== SELECTION ==
◆ ◆ ◆

Arriving in Cusco, after a horrific bus ride that involved a small crash with an oncoming vehicle, we were in need of another rest day. It is definitely easier to ride the bike rather than take these stupid busses but time restraints often dictate the need. Maybe we should just get faster?!
Cusco came as somewhat of a culture shock, for the whole two and a half months we have been in Peru we have rarely strayed into a major tourist hub other then Huaraz, Cusco was a different ball game though, there were so many white people it was unnerving. I was constantly shocked to hear English been spoken, and often forgot that the locals had a pretty good grasp of the language as well. With our fill of good food, and a day to get over the bus ride, it was time to get down to the main event, being in Cusco meant that we were close to Machu Picchu, something you can’t come to Peru and not see. Not wanting to just take the normal route, or the hugely overpriced Inca Trail, we opted for what I thought was going to be a quieter option and attempted the Salkantay trek. I had heard amazing things about this trek before we even arrived in South America and it is something I have been looking forward to doing.
We opted to go self guided and trawled the internet to find information on how to get to the start of the trek, the tourist information companies here were adamant that we couldn’t get there without going on one of their tours.
A little more research showed that we could get a collectivo easily enough; the only problem was that we would have to be getting up at 4am to catch it; this didn’t bode well as Jess doesn’t do well with early mornings!!
We managed to get to the start of the trek with little fuss except for the fact that as soon as we locked the door behind us I realised I had forgotten my wallet. Jess was less than impressed!
With Jess paying my way we began the trek, not before paying an extortionate amount for 4 egg sandwiches from one of what I presume is a camp for the guided groups, looks like they don’t like self guided trekkers either! Luckily for me my wallet was tucked up in the hostel, or so I hoped anyway…
Our plan due to time restraints was to go big, 20km a day for 3 days would take us to Machu Picchu for the 4th day, perfect. Perfect until we started. It quickly became apparent that our bodies are not hiking fit, especially for carrying a heavy pack. By the time we hit the 10km marker we were struggling, already I could feel the bruises developing on my hips and shoulders. What didn’t help were the hundreds of people on a guided trek ambling by with their tiny daypacks.

◆ ◆ ◆

== JOB A ==
Render the stretch of the records from the line containing "What out of" through the end of the records as a JSON list of strings, one string per line, with blank lines omitted.

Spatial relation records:
◆ ◆ ◆

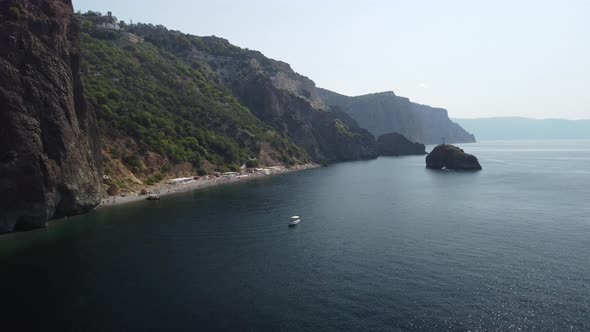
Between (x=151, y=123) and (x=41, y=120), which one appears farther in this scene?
(x=151, y=123)

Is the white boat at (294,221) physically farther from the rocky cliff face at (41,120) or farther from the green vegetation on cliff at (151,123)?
the green vegetation on cliff at (151,123)

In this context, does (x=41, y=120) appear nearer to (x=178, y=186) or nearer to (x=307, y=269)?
(x=178, y=186)

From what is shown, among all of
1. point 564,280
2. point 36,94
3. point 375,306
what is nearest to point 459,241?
point 564,280

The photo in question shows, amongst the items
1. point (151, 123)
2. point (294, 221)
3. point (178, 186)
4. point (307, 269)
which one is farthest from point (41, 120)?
point (151, 123)

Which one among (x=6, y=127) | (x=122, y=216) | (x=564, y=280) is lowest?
(x=564, y=280)

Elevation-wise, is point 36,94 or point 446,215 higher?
point 36,94

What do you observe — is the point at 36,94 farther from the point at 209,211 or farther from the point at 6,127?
the point at 209,211

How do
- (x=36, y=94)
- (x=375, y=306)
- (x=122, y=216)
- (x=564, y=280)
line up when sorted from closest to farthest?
(x=375, y=306) < (x=564, y=280) < (x=36, y=94) < (x=122, y=216)
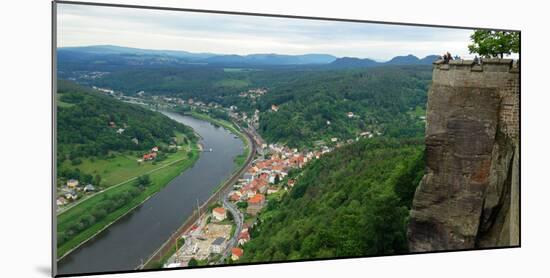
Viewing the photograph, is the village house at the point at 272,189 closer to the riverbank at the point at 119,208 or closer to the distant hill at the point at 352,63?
the riverbank at the point at 119,208

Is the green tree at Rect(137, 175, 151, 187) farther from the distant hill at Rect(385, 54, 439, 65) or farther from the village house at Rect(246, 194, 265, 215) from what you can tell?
the distant hill at Rect(385, 54, 439, 65)

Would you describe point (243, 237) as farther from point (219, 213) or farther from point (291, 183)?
point (291, 183)

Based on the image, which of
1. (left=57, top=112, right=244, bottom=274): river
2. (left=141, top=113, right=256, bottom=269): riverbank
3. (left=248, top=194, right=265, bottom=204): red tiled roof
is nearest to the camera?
(left=57, top=112, right=244, bottom=274): river

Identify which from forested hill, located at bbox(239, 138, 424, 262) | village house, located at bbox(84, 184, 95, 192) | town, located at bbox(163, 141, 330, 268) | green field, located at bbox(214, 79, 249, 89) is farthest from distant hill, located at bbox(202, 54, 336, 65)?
village house, located at bbox(84, 184, 95, 192)

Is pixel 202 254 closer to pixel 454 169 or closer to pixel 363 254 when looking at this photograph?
pixel 363 254

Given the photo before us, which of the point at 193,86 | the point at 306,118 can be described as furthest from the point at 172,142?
the point at 306,118

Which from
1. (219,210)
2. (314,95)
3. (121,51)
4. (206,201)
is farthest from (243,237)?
(121,51)
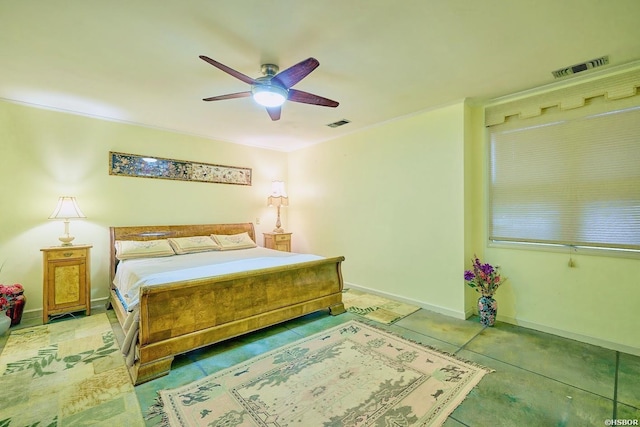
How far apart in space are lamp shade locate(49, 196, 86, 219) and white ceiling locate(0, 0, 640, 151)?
3.92 feet

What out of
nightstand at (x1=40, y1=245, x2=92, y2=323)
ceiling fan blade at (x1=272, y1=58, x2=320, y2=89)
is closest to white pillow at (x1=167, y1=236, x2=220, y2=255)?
nightstand at (x1=40, y1=245, x2=92, y2=323)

◆ ◆ ◆

== JOB B ==
Continue the account of the Salkantay trek, picking up after its final sentence.

== EXERCISE RESULT A ==
[
  "What out of",
  "nightstand at (x1=40, y1=245, x2=92, y2=323)",
  "ceiling fan blade at (x1=272, y1=58, x2=320, y2=89)",
  "is closest to white pillow at (x1=167, y1=236, x2=220, y2=255)?",
  "nightstand at (x1=40, y1=245, x2=92, y2=323)"
]

== EXERCISE RESULT B ==
Our second problem became camping. On the bike we rarely have a problem finding a secluded area to pitch our tent and get a good nights sleep but here any flat spot had been designated an official campsite and with it came fees that we weren’t willing to pay! In the end we walked all the way into Challay, a small hovel that only exists for guided groups, thinking we were going to have to bite the bullet and pay to camp we asked around for the owner so that we could set up and get some much needed food into us. Seeing our bedraggled state, and Jess’ look of pure pain he took pity on us, waving to a spot of grass he said we could camp for free, he must have been making a killing from the 8 tents that were pitched on his veranda to worry about a little more from us!
We awoke the next morning to hear the trail was not passable due to the heavy rain and that everyone must walk down the road, some trek this is!!! With sore shoulders and hips and the prospect of walking down a road we were far from motivated to get going, again I think the owner of the camp must have picked up on our vibes and came over to offer us a lift with a few of the guided group to the bottom of the road. Done!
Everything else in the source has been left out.